WASHINGTON: New research from the University of Missouri has found that dietary supplements like nicotinamide riboside (NR), a form of vitamin B3 can actually increase the risk of serious disease, including developing cancer.
The international team of researchers led by Elena Goun, an associate professor of chemistry at MU, discovered high levels of NR could not only increase someone's risk of developing triple-negative breast cancer, but also could cause cancer to metastasize or spread to the brain.
Once cancer reaches the brain, the results are deadly because no viable treatment options exist at this time, said Goun, who is the corresponding author of the study that was published in the journal Biosensors and Bioelectronics.
"Some people take them [vitamins and supplements] because they automatically assume that vitamins and supplements only have positive health benefits, but very little is known about how they actually work," Goun said.
"Because of this lack of knowledge, we were inspired to study the basic questions surrounding how vitamins and supplements work in the body."
Following the death of her 59-year-old father only three months after being diagnosed with colon cancer, Goun was moved by her father's passing to pursue a better scientific understanding of cancer metabolism, or the energy through which cancer spreads in the body.
Since NR is a known supplement for helping increase cellular energy levels, and cancer cells feed off of that energy with their increased metabolism, Goun wanted to investigate NR's role in the development and spread of cancer.
"Our work is especially important given the wide commercial availability and a large number of ongoing human clinical trials where NR is used to mitigate the side effects of cancer therapy in patients," Goun said.
The researchers used this technology to compare and examine how much NR levels were present in cancer cells, T cells and healthy tissues.
"While NR is already being widely used in people and is being investigated in so many ongoing clinical trials for additional applications, much of how NR works is a black box -- it's not understood," Goun said.
"So that inspired us to come up with this novel imaging technique based on ultrasensitive bioluminescent imaging that allows quantification of NR levels in real-time in a non-invasive manner.
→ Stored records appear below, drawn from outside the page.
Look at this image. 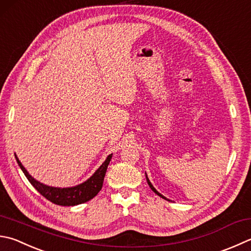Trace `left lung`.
<instances>
[{"label":"left lung","mask_w":251,"mask_h":251,"mask_svg":"<svg viewBox=\"0 0 251 251\" xmlns=\"http://www.w3.org/2000/svg\"><path fill=\"white\" fill-rule=\"evenodd\" d=\"M146 180H148V183H149V186H150V188H151V189H152V190H153V191H154V192L156 193V195H157V196H159L160 198H163V199H166V198H164V197H163L162 195H160V193H159L158 191H156V189H155V188L153 187V184H152V183H151V181L149 180V178H148V176H146Z\"/></svg>","instance_id":"8db88e82"}]
</instances>
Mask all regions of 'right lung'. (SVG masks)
Masks as SVG:
<instances>
[{
    "mask_svg": "<svg viewBox=\"0 0 251 251\" xmlns=\"http://www.w3.org/2000/svg\"><path fill=\"white\" fill-rule=\"evenodd\" d=\"M15 157L18 165H20V167L23 170V173L25 174L28 180H29V182L36 188V190L39 192L41 196H44L47 200L54 203V204L72 206L82 204V203L92 200L93 198L96 197L97 193L101 190L103 178H105L107 167L108 165H109L112 155L110 154L108 156L101 166L96 170V173L94 174L87 181L72 188H54L40 183L39 181L35 180V179L27 173V170L23 166L20 160H18L16 155Z\"/></svg>",
    "mask_w": 251,
    "mask_h": 251,
    "instance_id": "add662e5",
    "label": "right lung"
}]
</instances>
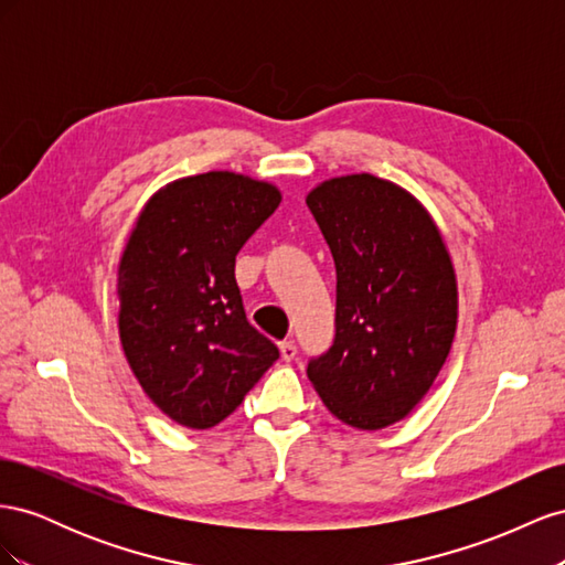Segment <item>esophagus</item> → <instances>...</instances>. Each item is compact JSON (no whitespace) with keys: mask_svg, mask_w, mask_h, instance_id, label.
I'll return each instance as SVG.
<instances>
[{"mask_svg":"<svg viewBox=\"0 0 565 565\" xmlns=\"http://www.w3.org/2000/svg\"><path fill=\"white\" fill-rule=\"evenodd\" d=\"M280 355H282V361H295V355H297V344L292 339H287V341H280Z\"/></svg>","mask_w":565,"mask_h":565,"instance_id":"esophagus-1","label":"esophagus"}]
</instances>
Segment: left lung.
Returning a JSON list of instances; mask_svg holds the SVG:
<instances>
[{"mask_svg":"<svg viewBox=\"0 0 565 565\" xmlns=\"http://www.w3.org/2000/svg\"><path fill=\"white\" fill-rule=\"evenodd\" d=\"M306 204L337 268L332 347L306 374L337 419L377 431L426 396L450 353V254L422 204L372 174L324 181Z\"/></svg>","mask_w":565,"mask_h":565,"instance_id":"obj_1","label":"left lung"}]
</instances>
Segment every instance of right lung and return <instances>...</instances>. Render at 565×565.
<instances>
[{"mask_svg": "<svg viewBox=\"0 0 565 565\" xmlns=\"http://www.w3.org/2000/svg\"><path fill=\"white\" fill-rule=\"evenodd\" d=\"M276 185L233 172L179 179L150 198L119 262V339L167 417L210 429L278 361L245 316L235 256L278 210Z\"/></svg>", "mask_w": 565, "mask_h": 565, "instance_id": "1", "label": "right lung"}]
</instances>
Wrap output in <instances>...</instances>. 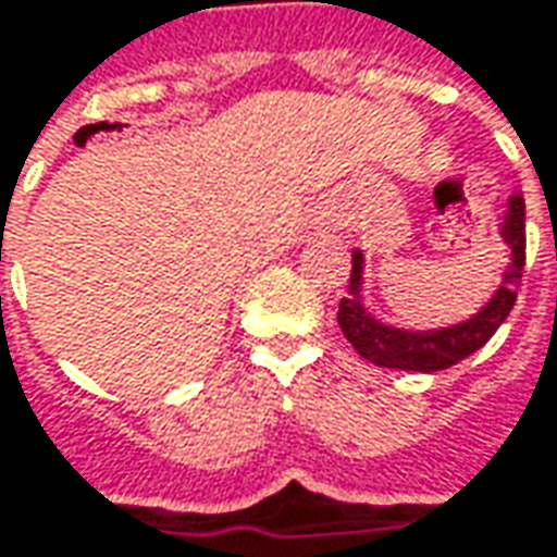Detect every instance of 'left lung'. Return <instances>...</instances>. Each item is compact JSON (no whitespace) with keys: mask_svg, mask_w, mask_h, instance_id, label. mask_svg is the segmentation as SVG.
Here are the masks:
<instances>
[{"mask_svg":"<svg viewBox=\"0 0 557 557\" xmlns=\"http://www.w3.org/2000/svg\"><path fill=\"white\" fill-rule=\"evenodd\" d=\"M503 240L511 249L503 286L496 289V296L487 305L469 317L466 323L444 326V330H425V333H410V330H397L385 326L382 320H375L360 298V274H363V256L355 252L351 259V283H348V296L338 301V326L345 338L355 345V351L363 360H370L375 367L385 370H412V373H437L447 370L453 363L466 360L478 348H484L490 336L503 326V320L511 311L518 286H521V271H524V200L511 197L503 227H499Z\"/></svg>","mask_w":557,"mask_h":557,"instance_id":"left-lung-1","label":"left lung"}]
</instances>
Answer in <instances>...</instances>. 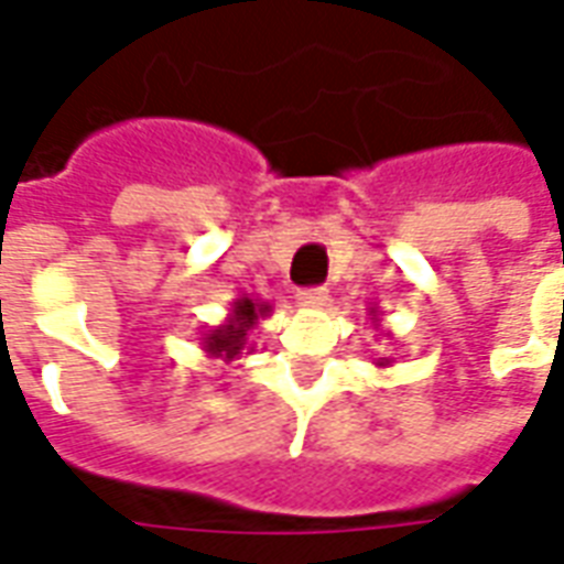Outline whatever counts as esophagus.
<instances>
[{
  "label": "esophagus",
  "mask_w": 564,
  "mask_h": 564,
  "mask_svg": "<svg viewBox=\"0 0 564 564\" xmlns=\"http://www.w3.org/2000/svg\"><path fill=\"white\" fill-rule=\"evenodd\" d=\"M326 302H329V290H326V286L299 290V307H323Z\"/></svg>",
  "instance_id": "esophagus-1"
}]
</instances>
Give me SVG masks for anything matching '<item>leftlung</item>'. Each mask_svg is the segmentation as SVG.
Returning <instances> with one entry per match:
<instances>
[{
	"instance_id": "obj_1",
	"label": "left lung",
	"mask_w": 564,
	"mask_h": 564,
	"mask_svg": "<svg viewBox=\"0 0 564 564\" xmlns=\"http://www.w3.org/2000/svg\"><path fill=\"white\" fill-rule=\"evenodd\" d=\"M368 319H371V326L378 329L380 319H378V311H375V307L368 311ZM375 366H378V368H390V366H392V359H387V356H383V359H375Z\"/></svg>"
}]
</instances>
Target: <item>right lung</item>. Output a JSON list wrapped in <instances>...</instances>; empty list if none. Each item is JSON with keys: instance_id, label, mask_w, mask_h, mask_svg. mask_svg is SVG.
Instances as JSON below:
<instances>
[{"instance_id": "obj_1", "label": "right lung", "mask_w": 564, "mask_h": 564, "mask_svg": "<svg viewBox=\"0 0 564 564\" xmlns=\"http://www.w3.org/2000/svg\"><path fill=\"white\" fill-rule=\"evenodd\" d=\"M269 302H259V299H250V295H238L220 326H210L198 338L202 350L214 356V359H223V362H235L241 356L253 354L250 332L257 329L259 319L269 317Z\"/></svg>"}]
</instances>
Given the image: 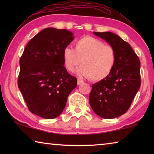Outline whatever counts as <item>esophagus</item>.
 Instances as JSON below:
<instances>
[{
  "instance_id": "34e87169",
  "label": "esophagus",
  "mask_w": 154,
  "mask_h": 154,
  "mask_svg": "<svg viewBox=\"0 0 154 154\" xmlns=\"http://www.w3.org/2000/svg\"><path fill=\"white\" fill-rule=\"evenodd\" d=\"M83 83V82L82 80L79 79H77V85H80V84H82V83Z\"/></svg>"
}]
</instances>
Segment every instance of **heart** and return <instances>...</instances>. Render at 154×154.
I'll return each instance as SVG.
<instances>
[{"instance_id":"1","label":"heart","mask_w":154,"mask_h":154,"mask_svg":"<svg viewBox=\"0 0 154 154\" xmlns=\"http://www.w3.org/2000/svg\"><path fill=\"white\" fill-rule=\"evenodd\" d=\"M64 65L68 71L72 72L81 64L77 71L81 77L100 82L108 77L116 62L113 47L90 36H85L75 43V49L64 48L62 53Z\"/></svg>"}]
</instances>
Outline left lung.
Listing matches in <instances>:
<instances>
[{"label":"left lung","instance_id":"left-lung-1","mask_svg":"<svg viewBox=\"0 0 154 154\" xmlns=\"http://www.w3.org/2000/svg\"><path fill=\"white\" fill-rule=\"evenodd\" d=\"M105 40L116 51L113 71L105 79L92 85L90 105L94 112L105 119L124 114L140 86V60L128 43L111 32H94Z\"/></svg>","mask_w":154,"mask_h":154}]
</instances>
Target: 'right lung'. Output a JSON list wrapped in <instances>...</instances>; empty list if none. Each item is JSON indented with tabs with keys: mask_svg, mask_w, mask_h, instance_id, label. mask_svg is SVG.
<instances>
[{
	"mask_svg": "<svg viewBox=\"0 0 154 154\" xmlns=\"http://www.w3.org/2000/svg\"><path fill=\"white\" fill-rule=\"evenodd\" d=\"M74 39L65 29L47 28L26 46L20 60L17 84L30 112L54 119L63 111L77 79L67 72L62 53Z\"/></svg>",
	"mask_w": 154,
	"mask_h": 154,
	"instance_id": "add662e5",
	"label": "right lung"
}]
</instances>
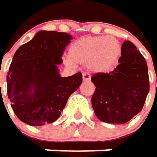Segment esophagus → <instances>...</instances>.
I'll use <instances>...</instances> for the list:
<instances>
[{"label":"esophagus","instance_id":"34e87169","mask_svg":"<svg viewBox=\"0 0 157 157\" xmlns=\"http://www.w3.org/2000/svg\"><path fill=\"white\" fill-rule=\"evenodd\" d=\"M82 78L84 81H90V75L89 73H84L82 75Z\"/></svg>","mask_w":157,"mask_h":157}]
</instances>
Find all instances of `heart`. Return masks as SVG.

The presence of NR is shown with light, and the brighter the light is, the more NR is present."
Goun said the findings of the study emphasize the importance of having careful investigations of potential side effects for supplements like NR prior to their use in people who may have different types of health conditions.
In the future, Goun would like to provide information that could potentially lead to the development of certain inhibitors to help make cancer therapies like chemotherapy more effective in treating cancer. The key to this approach, Goun said, is to look at it from a personalized medicine standpoint.
"Not all cancers are the same in every person, especially from the standpoint of metabolic signatures," Goun said. "Often times cancers can even change their metabolism before or after chemotherapy."